Extract provided:
Segment Open

This is a guest blog post from Memphis homebrewer, craft beer enthusiast and beer traveler Charlie Patrick.
To help you get through the doldrums of winter, we bring you a tale of better, livelier times.
This summer, we went on a trip to the wine country of France, spending most of our time in the Burgundy and Champagne regions. Although we intended to, of course, try some wine, we also took a few days to try the beers of Belgium, many of which are world-renowned. There was also time to take in some of the beers of France, and during a rather uneventful layover, time to take in a little bit of Canada’s beers via Montreal.
Let’s first mention that Brussels, Belgium, is a pretty unique place. Many different cultures and languages are well represented. There are many sites to see, including the Manneken Pis (the “Peeing Boy” fountain), and also your typical tourist traps.
There is a “chocolate museum” and a “beer museum,” but, in all honesty, I might recommend you skip the beer museum and head straight to the bars. One area we would recommend you check out is the area known as “Delirium Village.” As the name suggests, the village is associated with Brouwerij Huyghe, known primarily for its flagship offering, Delirium Tremens. The village is a series of bars and cafes, all somewhat stand-alone facilities that are also interconnected.
We spent some time at the Delirium Tap House, which is dedicated to carrying not only the “Delirium family” of beers but also features guest taps. During our time there various beers were featured on tap and we were able to sample quite a bit.
First off, we had the Delirium Red (or Delirium Rouge, depending on your nation of origin). It was a slightly tart, fruity entry, smelling of “Smarties” candy. The mouthfeel was medium, tasting significantly of cherries and lingering on the palate just enough with some strawberry hints. It was a “Flanders Light,” if you will, with a good balance of sweet and sour.
Next up was the Bersalis Tripel by Brouwerij Oud Beersel, which was a sort of sweetish tripel both with regard to the nose and the taste, although it lacked some of the spicy and drying character you might expect in a tripel. On the other hand, there was La Rulles Blonde by Brasserie Artisanale de Rulles. This beer was extremely phenolic on the nose and in its taste. There was not much fruit at all, and it had a drying finish.
While on the subject of this brewery, let us discuss La Grande 10. This Belgian Strong Pale Ale had an interesting spicy and phenolic yeast character on the nose, which carried over into the taste with some sweetness and fruity notes. A little hot alcohol, however, detracted from an otherwise satisfying beer.

Segment Closed

Copy the part of the Belgian beer travel post that begins at the words "While on the" and stops after "otherwise satisfying beer.", putting "harsh alcohol" in place of "hot alcohol".

Records:

Segment Open

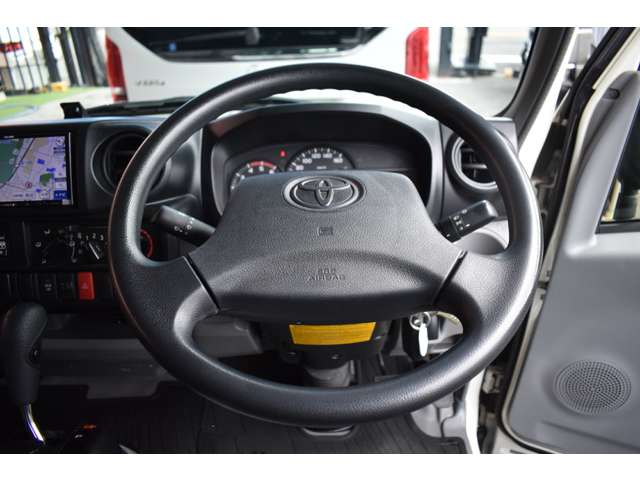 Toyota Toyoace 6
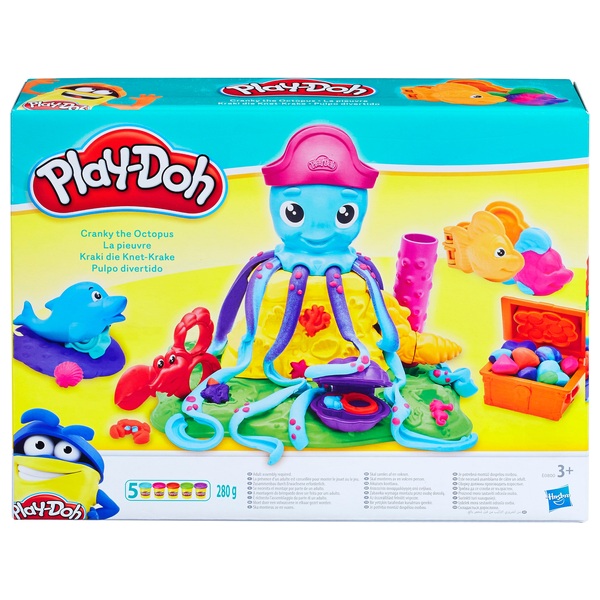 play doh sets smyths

Segment Closed
Segment Open

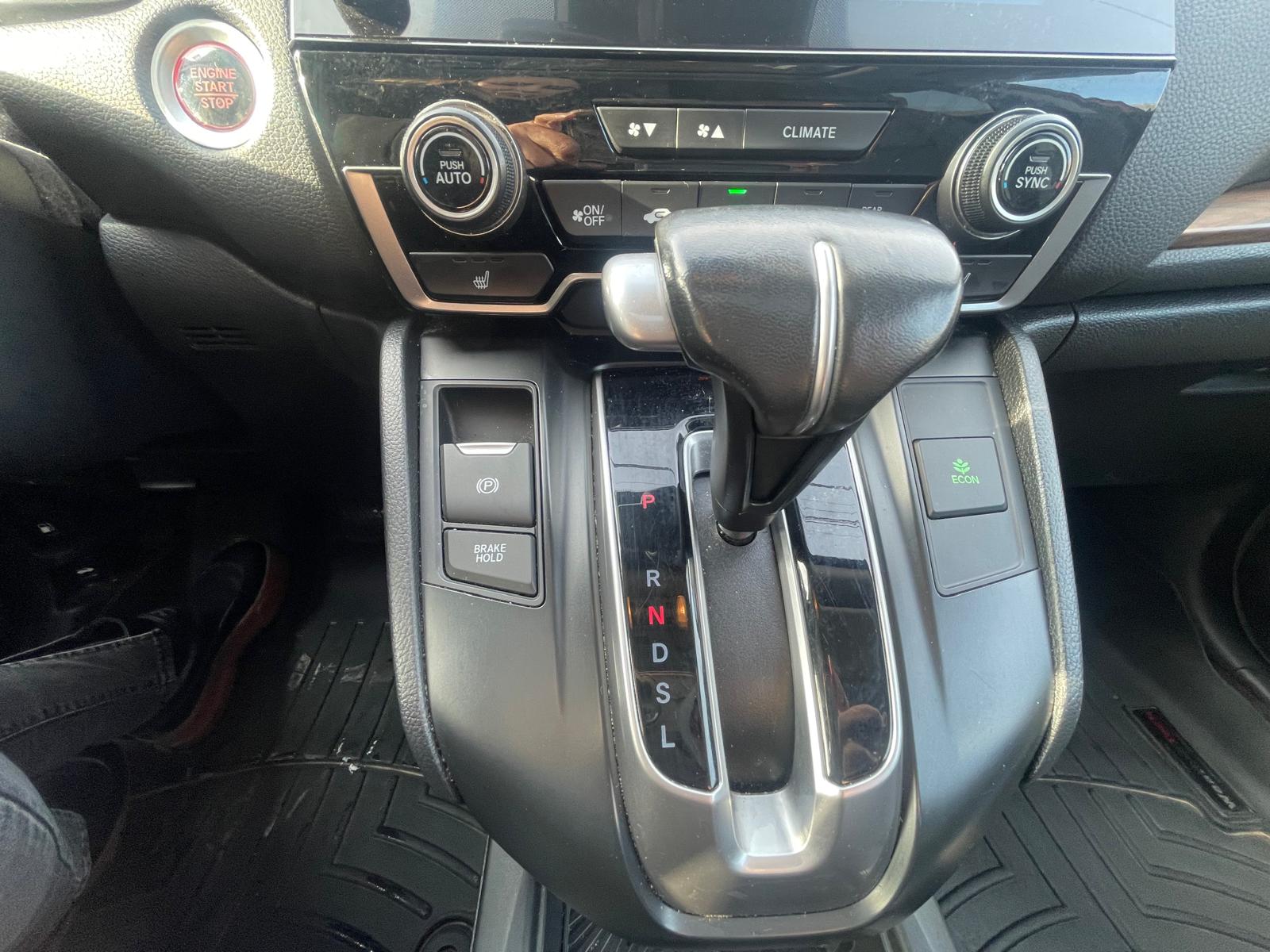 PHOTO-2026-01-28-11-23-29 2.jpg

Segment Closed

Answer for this exercise:
While on the subject of this brewery, let us discuss La Grande 10. This Belgian Strong Pale Ale had an interesting spicy and phenolic yeast character on the nose, which carried over into the taste with some sweetness and fruity notes. A little harsh alcohol, however, detracted from an otherwise satisfying beer.